There are many different ways to grab the first "n" rows of a file. Here's a few:
File.foreach('test.txt').to_a[0, 4] # => ["#++\n", "# app_name/dir/dir/filename\n", "# $Id$\n", "#--\n"]
File.readlines('test.txt')[0, 4] # => ["#++\n", "# app_name/dir/dir/filename\n", "# $Id$\n", "#--\n"]
File.read('test.txt').split("\n")[0, 4] # => ["#++", "# app_name/dir/dir/filename", "# $Id$", "#--"]

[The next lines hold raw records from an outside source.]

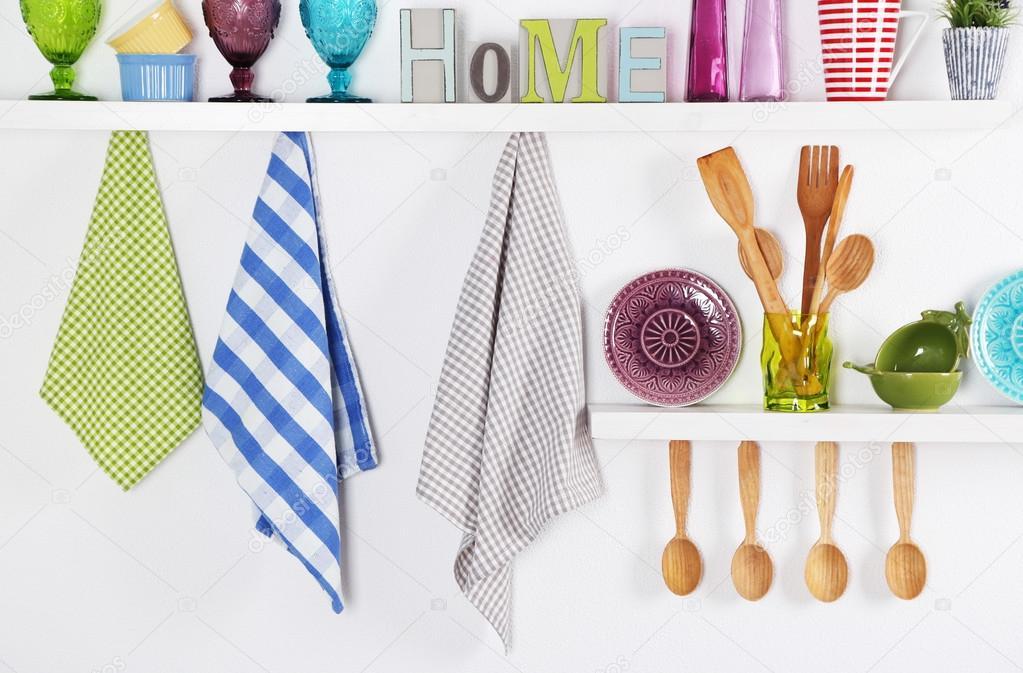 Utensili della cucina sulle mensole di legno — Foto Stock ...
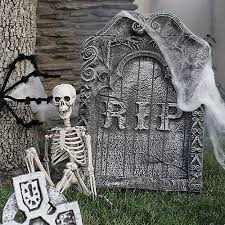 Funny Outdoor Halloween Decorations by 375 Halloween Decorations Scary Indoor U0026 Outdoor Halloween Decor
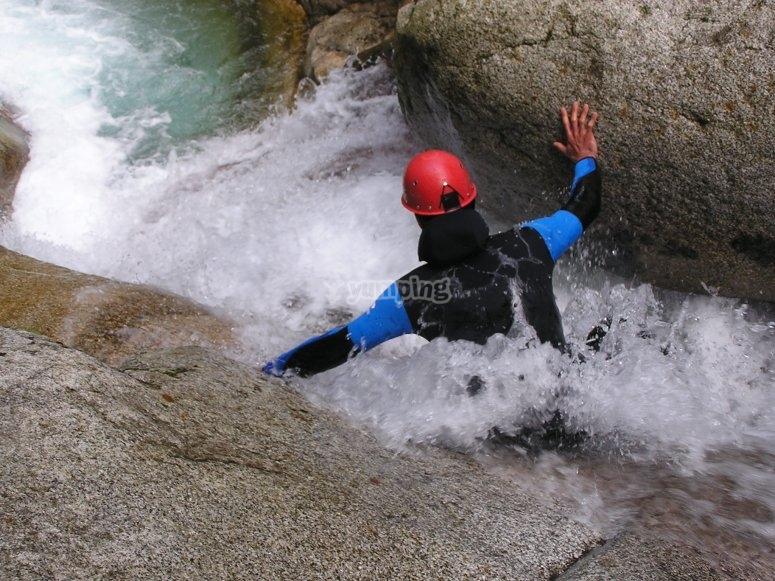 Glissade canyoning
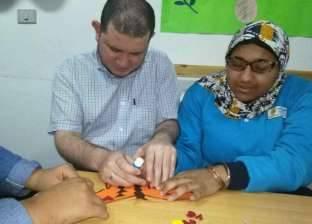 المشغولات اليدوية حرفة «بسنت» وأمها: «نفسى تدخل مدرسة»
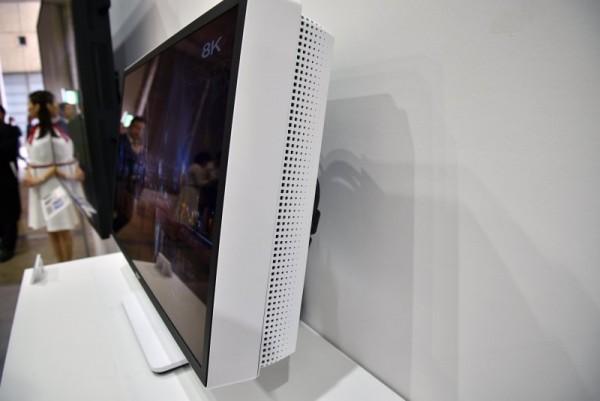 اولین نمایشگر 8K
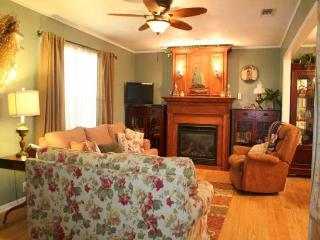 Among the Pecans- Hot Tub, Sleeps 8, Near Wineries - Texas Hill Country vacation rentals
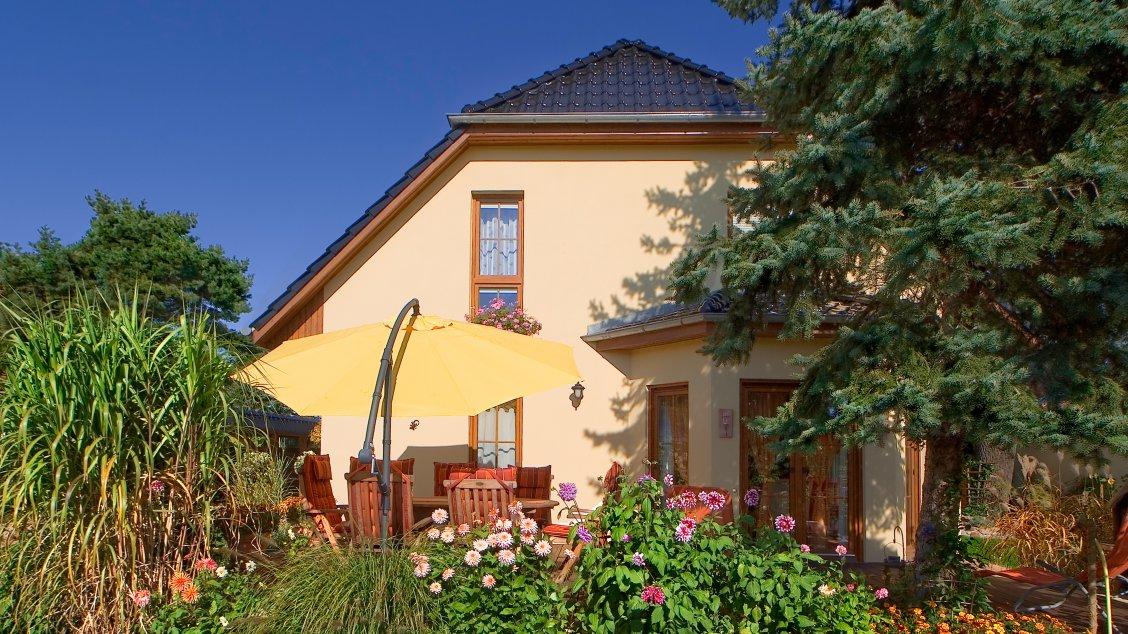 Einfamilienhäuser | Landhaus 142 (Putzfassade, Gartenansicht)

The downside of these is they all "slurp" the input file, which, on a huge file will cause problems. It's trivial to write a piece of code that'd open a file, read the first four lines, and return them in an array. This is untested but looks about right:
def get_four_lines(path)
ary = []
File.open(path, 'r') do |fi|
4.times do
ary << fi.readline
end
end
ary
end
Here's a quick little benchmark to show why I'd go this way:
require 'fruity'
def slurp_file(path)
File.read(path).split("\n")[0,4] rescue []
end
def read_first_four_from_file(path)
ary = []
File.open(path, 'r') do |fi|
4.times do
ary << fi.readline
end
end
ary
rescue
[]
end
PATH = '/etc/'
FILES = Dir.entries(PATH).reject{ |f| f[/^\./] || Dir.exist?(f) }.map{ |f| File.join(PATH, f) }
compare do
slurp {
FILES.each do |f|
slurp_file(f)
end
}
read_four {
FILES.each do |f|
read_first_four_from_file(f)
end
}
end
Running that as root outputs:
Running each test once. Test will take about 1 second.
read_four is faster than slurp by 2x ± 1.0
That's reading approximately 105 files in my /etc directory.
Modifying the test to actually parse the lines and test to return a true/false:
require 'fruity'
def slurp_file(path)
ary = File.read(path).split("\n")[0,4]
!!(/#\+\+\n(.|\n)*?##\-\-/.match(ary.join("\n")))
rescue
false # return a consistent value to fruity
end
def read_first_four_from_file(path)
ary = []
File.open(path, 'r') do |fi|
4.times do
ary << fi.readline
end
end
l1, l2, l3, l4 = ary
!!(l1[/^#\+\+/] && l2[/^#\s[\w\/]+/] && l3[/^#\s\$Id\$/i] && l4[/^#--/])
rescue
false # return a consistent value to fruity
end
PATH = '/etc/'
FILES = Dir.entries(PATH).reject{ |f| f[/^\./] || Dir.exist?(f) }.map{ |f| File.join(PATH, f) }
compare do
slurp {
FILES.each do |f|
slurp_file(f)
end
}
read_four {
FILES.each do |f|
read_first_four_from_file(f)
end
}
end
Running that again returns:
Running each test once. Test will take about 1 second.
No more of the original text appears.